Lock-free de Bruijn graph
Daniel Górniak, Robert Nowak
TL;DR
The paper introduces a lock-free de Bruijn/A-Bruijn graph data structure and a parallel graph-building algorithm for de-novo genome assembly from reads. It uses a hash-table of atomic Nodes and a compare-and-swap (CAS) based protocol to insert vertices and edges without locks, enabling scalable multi-threaded construction. The implementation, named LFdBG, includes normalization, contig finding, and a memory-pooling strategy, and is evaluated against Cuttlefish on E. coli, yeast, and human chromosome 1 with metrics from QUAST; results show strong speedups on smaller genomes and good scalability, though higher memory usage.

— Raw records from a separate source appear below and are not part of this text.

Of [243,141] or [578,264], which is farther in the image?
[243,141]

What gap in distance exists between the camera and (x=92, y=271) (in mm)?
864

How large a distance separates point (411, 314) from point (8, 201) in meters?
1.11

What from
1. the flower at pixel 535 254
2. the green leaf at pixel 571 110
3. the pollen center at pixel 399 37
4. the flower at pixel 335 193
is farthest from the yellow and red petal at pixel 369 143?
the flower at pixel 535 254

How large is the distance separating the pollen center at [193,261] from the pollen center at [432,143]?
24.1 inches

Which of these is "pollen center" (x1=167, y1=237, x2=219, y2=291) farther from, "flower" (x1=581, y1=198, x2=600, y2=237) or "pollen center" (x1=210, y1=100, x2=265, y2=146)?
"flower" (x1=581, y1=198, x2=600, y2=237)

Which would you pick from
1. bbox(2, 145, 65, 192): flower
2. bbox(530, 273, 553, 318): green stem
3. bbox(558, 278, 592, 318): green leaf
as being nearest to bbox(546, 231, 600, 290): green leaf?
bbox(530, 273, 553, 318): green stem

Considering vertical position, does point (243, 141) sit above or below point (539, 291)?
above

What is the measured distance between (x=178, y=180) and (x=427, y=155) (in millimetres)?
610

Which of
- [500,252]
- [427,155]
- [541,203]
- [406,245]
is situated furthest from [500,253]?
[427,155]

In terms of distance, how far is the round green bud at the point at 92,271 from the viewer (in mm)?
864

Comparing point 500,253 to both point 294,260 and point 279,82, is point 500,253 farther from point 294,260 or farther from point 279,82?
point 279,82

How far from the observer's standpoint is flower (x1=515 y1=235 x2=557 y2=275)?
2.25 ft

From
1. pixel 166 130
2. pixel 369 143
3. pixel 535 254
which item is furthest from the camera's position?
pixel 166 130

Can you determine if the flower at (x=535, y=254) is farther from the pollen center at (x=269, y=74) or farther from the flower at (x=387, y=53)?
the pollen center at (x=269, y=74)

The work provides a practical, MIT-licensed C++ library for lock-free graph assembly, offering a significant advance for parallel genome assembly on multi-core systems and large-scale sequencing data.
Abstract
De Bruijn graph is one of the most important data structures used in de-novo genome assembly algorithms, especially for NGS data. There is a growing need for parallel data structures and algorithms due to the increasing number of cores in modern computers. The assembly task is an indispensable step in sequencing genomes of new organisms and studying structural genomic changes. In recent years, the dynamic development of next-generation sequencing (NGS) methods raises hopes for making whole-genome sequencing a fast and reliable tool used, for example, in medical diagnostics. However, this is hampered by the slowness and computational requirements of the current processing algorithms, which raises the need to develop more efficient algorithms. One possible approach, still little explored, is the use of quantum computing. We created the lock-free version of the de Bruijn graph, as well as a lock-free algorithm to build such graph from reads. Our algorithm and data structures are developed to use parallel threads of execution and do not use mutexes or other locking mechanisms, instead, we used only compare-and-swap instruction and other atomic operations. It makes our algorithm very fast and efficiently scaling. The presented article depicts the new lock-free de Bruijn graph data structure with a graph build algorithm. We developed a C++ library and tested its performance to depict its high speed and scalability compared to other available tools.